The Grand Canyon Escalade bill has stalled but an intense lobbying of Navajo lawmakers continues because proponents seek a thumbs up and opponents want it put to death.

Delores Wilson-Aguirre, of Save the Confluence, sets up a booth at the Navajo Nation Fair in Window Rock on Sept. 9, 2017. (Photo courtesy of Renae Yellowhorse.)

Scottsdale’s Confluence Partners want the Navajo Nation Council to approve a contract with them to start the Grand Canyon Escalade project. They propose the Nation give $65 million for the project’s infrastructure, agree to ban competing tourist businesses around the development and withdraw 420 acres of Navajo land for development.

Escalade supporters are pushing to create a task force of tribal lawmakers. The group would negotiate parts of the controversial bill, which proposes a tourist development at Grand Canyon Eastern rim on Navajo land.

The bill’s opponents are lobbying council members to reject negotiations and put the bill to a vote.

Larry Foster, advisor to Save the Confluence families, said the partners are in talks with council members. Foster said Escalade’s critics also lobby the same lawmakers.

Members of the council won’t go hungry, he remarked.

All the lobbying relates to a July 13 vote by the Navajo Nation Council’s Naabik’iyati’ Committee – a subgroup of the larger Navajo Nation Council that vets proposed bills. The committee overwhelmingly voted 14-2 against the Escalade bill.

The vote apparently surprised partners and Navajo Councilman Ben Bennett, Escalade’s sponsor.  Bennett had choices, put the bill on the council’s summer session agenda for a vote or delay.

He postponed the bill to the Navajo Council’s fall session.

Bennett, meanwhile, indicated plans to pursue a task force to settle the bill’s egregious sections. They include questions about how an exorbitant amount of money will be allocated to off-reservation developers when scholarships and funds for community infrastructure are scarce across the Nation. One delegate criticized a competition clause in the bill because it would wipe out his chapter’s effort to develop a tourism site.

Sign that reads No! Negotiations! Our Sacred to Ahidilii Not for Sale. Listen to your Dine'!"

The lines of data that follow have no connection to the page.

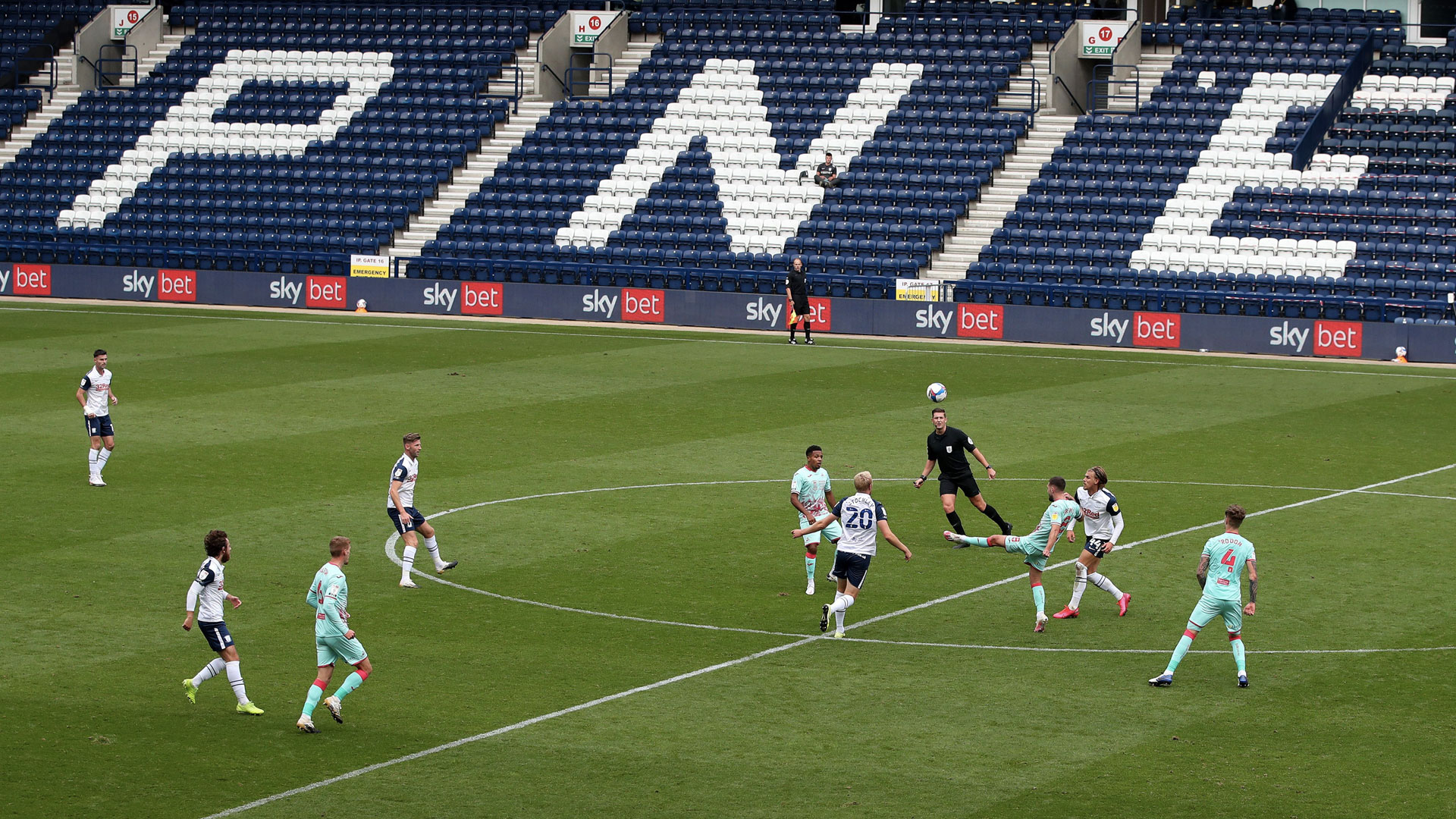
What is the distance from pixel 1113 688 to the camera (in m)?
16.0

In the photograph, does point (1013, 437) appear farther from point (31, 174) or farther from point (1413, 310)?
point (31, 174)

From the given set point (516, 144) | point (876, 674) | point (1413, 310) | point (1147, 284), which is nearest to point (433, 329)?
point (516, 144)

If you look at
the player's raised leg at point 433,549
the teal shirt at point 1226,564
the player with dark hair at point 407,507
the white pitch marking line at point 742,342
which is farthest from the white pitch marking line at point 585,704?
the white pitch marking line at point 742,342

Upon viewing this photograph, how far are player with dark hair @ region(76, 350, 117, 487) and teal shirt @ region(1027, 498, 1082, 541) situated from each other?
13.4 metres

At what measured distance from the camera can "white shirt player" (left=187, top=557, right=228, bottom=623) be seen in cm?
1489

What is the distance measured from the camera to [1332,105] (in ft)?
160

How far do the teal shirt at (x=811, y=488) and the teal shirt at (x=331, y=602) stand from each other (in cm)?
626

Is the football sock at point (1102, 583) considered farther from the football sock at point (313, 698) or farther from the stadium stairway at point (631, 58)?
the stadium stairway at point (631, 58)

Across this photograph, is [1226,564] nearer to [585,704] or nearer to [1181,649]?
[1181,649]

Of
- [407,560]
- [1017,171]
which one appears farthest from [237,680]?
[1017,171]

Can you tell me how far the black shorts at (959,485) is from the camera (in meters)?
22.2

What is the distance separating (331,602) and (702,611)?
5115 mm

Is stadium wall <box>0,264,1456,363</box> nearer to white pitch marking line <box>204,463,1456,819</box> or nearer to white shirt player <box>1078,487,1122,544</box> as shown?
white pitch marking line <box>204,463,1456,819</box>

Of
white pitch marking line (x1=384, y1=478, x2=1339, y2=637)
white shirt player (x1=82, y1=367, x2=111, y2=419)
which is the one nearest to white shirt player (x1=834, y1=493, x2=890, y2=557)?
white pitch marking line (x1=384, y1=478, x2=1339, y2=637)
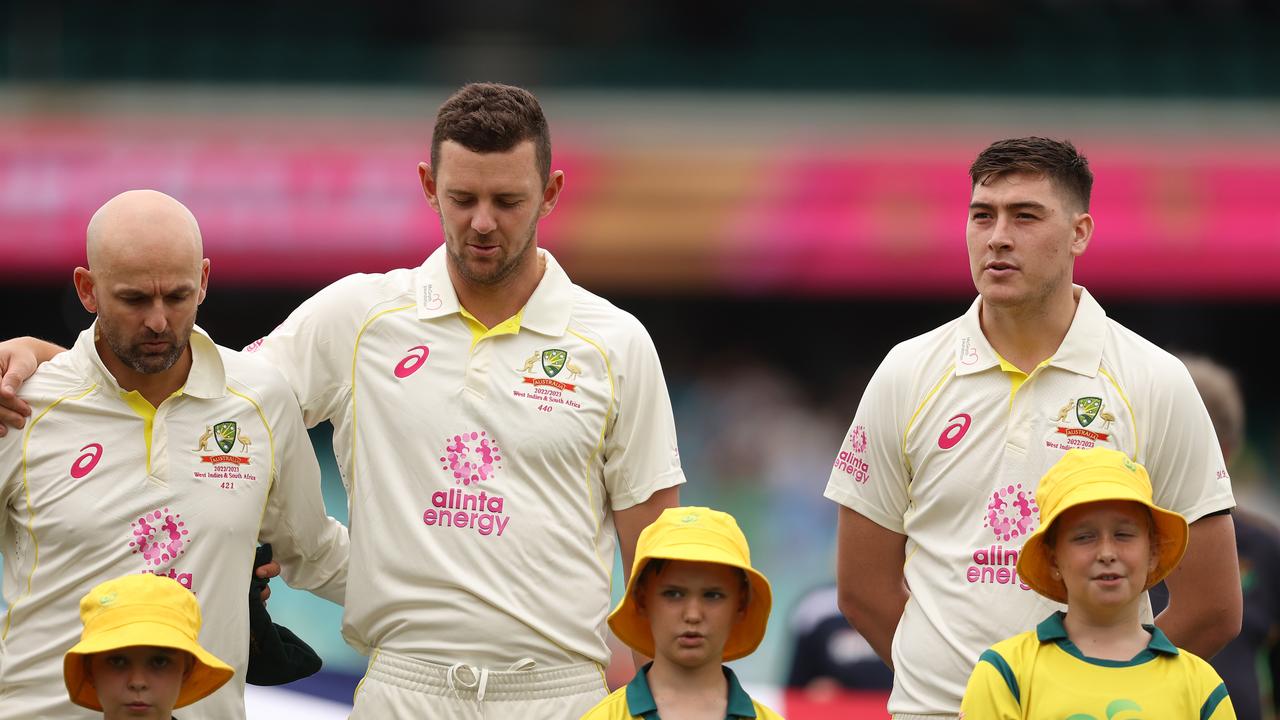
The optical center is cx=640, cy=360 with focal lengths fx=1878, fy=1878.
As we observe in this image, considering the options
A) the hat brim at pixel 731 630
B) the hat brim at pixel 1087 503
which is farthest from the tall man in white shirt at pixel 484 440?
the hat brim at pixel 1087 503

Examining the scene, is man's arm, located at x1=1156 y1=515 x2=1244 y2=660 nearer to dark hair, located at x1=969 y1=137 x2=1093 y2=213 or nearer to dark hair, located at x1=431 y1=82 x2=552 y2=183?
dark hair, located at x1=969 y1=137 x2=1093 y2=213

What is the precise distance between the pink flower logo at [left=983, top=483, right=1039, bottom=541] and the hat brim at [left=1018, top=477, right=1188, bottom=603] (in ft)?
0.24

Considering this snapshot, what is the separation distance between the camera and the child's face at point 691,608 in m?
3.78

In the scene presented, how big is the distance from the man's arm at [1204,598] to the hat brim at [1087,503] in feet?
0.41

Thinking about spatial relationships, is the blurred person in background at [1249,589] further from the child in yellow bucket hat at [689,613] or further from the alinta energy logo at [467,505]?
the alinta energy logo at [467,505]

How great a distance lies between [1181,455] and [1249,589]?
1.84 m

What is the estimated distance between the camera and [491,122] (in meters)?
3.96

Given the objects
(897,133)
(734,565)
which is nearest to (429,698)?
(734,565)

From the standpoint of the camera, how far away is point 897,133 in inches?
583

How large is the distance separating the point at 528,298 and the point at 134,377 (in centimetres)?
86

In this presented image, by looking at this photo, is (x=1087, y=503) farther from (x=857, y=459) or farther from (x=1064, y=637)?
(x=857, y=459)

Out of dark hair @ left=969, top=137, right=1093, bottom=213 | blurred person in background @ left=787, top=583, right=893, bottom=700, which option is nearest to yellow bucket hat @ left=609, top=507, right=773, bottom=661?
dark hair @ left=969, top=137, right=1093, bottom=213

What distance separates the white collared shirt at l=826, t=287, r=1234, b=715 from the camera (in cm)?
389

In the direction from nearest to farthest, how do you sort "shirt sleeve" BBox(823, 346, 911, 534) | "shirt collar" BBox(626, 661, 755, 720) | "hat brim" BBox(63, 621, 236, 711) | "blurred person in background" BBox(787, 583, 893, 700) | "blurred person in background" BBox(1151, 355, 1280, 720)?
"hat brim" BBox(63, 621, 236, 711)
"shirt collar" BBox(626, 661, 755, 720)
"shirt sleeve" BBox(823, 346, 911, 534)
"blurred person in background" BBox(1151, 355, 1280, 720)
"blurred person in background" BBox(787, 583, 893, 700)
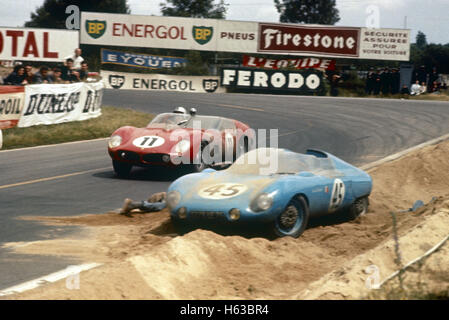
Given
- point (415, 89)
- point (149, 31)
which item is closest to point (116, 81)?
point (149, 31)

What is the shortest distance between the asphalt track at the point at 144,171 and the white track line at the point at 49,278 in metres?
0.12

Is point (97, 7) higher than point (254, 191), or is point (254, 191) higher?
point (97, 7)

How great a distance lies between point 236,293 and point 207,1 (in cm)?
7987

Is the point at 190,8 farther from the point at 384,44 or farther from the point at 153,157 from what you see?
the point at 153,157

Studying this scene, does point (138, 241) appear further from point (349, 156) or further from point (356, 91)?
point (356, 91)

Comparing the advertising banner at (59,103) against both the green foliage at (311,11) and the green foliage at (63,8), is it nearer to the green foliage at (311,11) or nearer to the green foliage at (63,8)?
the green foliage at (63,8)

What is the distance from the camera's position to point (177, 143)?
Answer: 12602 mm

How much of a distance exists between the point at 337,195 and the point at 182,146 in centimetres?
437

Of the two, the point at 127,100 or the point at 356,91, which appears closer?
the point at 127,100

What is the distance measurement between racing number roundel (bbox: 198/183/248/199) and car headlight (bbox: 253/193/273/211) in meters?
0.30

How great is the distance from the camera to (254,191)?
7.88 m

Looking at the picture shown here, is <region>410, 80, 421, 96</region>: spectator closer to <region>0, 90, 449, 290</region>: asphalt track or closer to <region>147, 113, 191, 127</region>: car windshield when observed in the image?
<region>0, 90, 449, 290</region>: asphalt track

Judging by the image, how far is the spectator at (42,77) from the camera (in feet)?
68.3

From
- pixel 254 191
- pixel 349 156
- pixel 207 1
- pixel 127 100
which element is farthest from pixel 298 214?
pixel 207 1
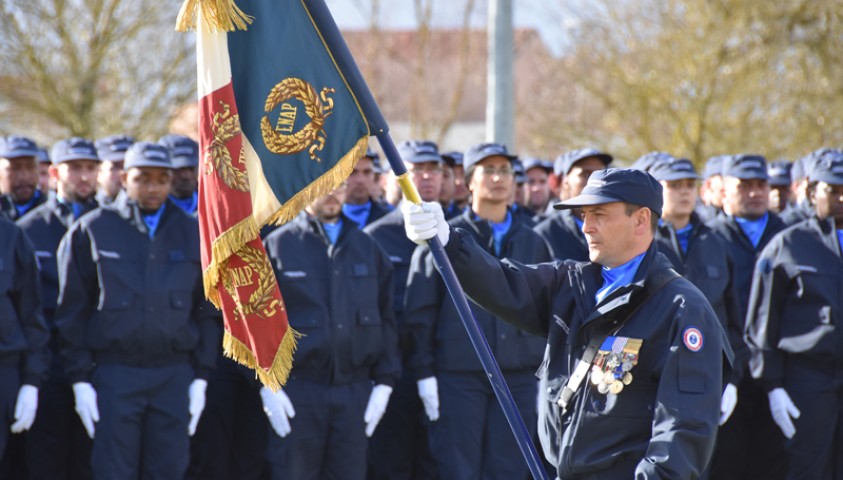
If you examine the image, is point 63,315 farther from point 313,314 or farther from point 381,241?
point 381,241

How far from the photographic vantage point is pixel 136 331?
22.1 ft

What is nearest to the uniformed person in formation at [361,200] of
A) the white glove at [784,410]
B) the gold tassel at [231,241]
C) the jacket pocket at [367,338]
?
the jacket pocket at [367,338]

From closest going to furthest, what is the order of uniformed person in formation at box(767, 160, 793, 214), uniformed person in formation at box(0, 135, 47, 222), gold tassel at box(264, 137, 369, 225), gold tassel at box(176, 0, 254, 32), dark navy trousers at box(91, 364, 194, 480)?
1. gold tassel at box(176, 0, 254, 32)
2. gold tassel at box(264, 137, 369, 225)
3. dark navy trousers at box(91, 364, 194, 480)
4. uniformed person in formation at box(0, 135, 47, 222)
5. uniformed person in formation at box(767, 160, 793, 214)

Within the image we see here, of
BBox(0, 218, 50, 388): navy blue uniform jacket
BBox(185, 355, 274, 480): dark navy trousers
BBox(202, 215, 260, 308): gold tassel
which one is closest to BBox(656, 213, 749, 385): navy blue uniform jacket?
BBox(185, 355, 274, 480): dark navy trousers

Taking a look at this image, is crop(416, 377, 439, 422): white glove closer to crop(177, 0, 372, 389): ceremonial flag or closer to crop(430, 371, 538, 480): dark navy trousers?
crop(430, 371, 538, 480): dark navy trousers

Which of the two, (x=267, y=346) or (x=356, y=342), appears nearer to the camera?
(x=267, y=346)

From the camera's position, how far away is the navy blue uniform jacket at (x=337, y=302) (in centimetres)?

Save the Confluence set up this sign on the fairgrounds in Window Rock for the Navajo Nation Fair on Saturday, Sept. 9, 2017. (Photo courtesy of Renae Yellowhorse.)

Navajo legislative officials said a task force would need a new councilman to sponsor a new bill.

Confluence Partner Rial Lamar Whitmer also recommended, instead of a task force, an ad hoc group carrying out negotiations in media reports. This ad hoc most likely would consist of tribal officials from Nation’s Department of Justice, which deemed the bill “legally insufficient.”

Navajo Legislative officials said Friday they are unaware of a new bill and the original bill has not moved. Whether the bill will appear on the tribal council’s fall agenda is Bennett’s decision, they said.

Save the Confluence, Escalade opponents, remain active. They share preservation messages with the public.

Several members attended the 71st Annual Navajo Nation Fair in Window Rock Saturday.

After the parade, the group set up near Ke’ info shop at a Window Rock flea market. They distributed anti-Escalade literature, collected signatures on petitions and spoke with Dine visitors.

“A majority of the people, who stopped by were mad that Escalade (developers) wanted $65 million, that it could be used in the (Navajo) communities,” said Delores Wilson, STC member.

STC won’t be available Sunday at the fairgrounds. They will attend the Colorado River Days 2017 Flagstaff today.

Visit with families 10 a.m.-12 p.m. Sept. 10 at Rendezvous Coffee House, 100 N. San Francisco St. in Flagstaff.

The proposed Escalade project seeks to install a tram that takes tourists from the eastern rim of the Grand Canyon to the floor where the Colorado and Little Colorado rivers meet. The plan includes a river walk and cafe near the rivers and the rim would have a hotel, a visitor center, and a parking lot.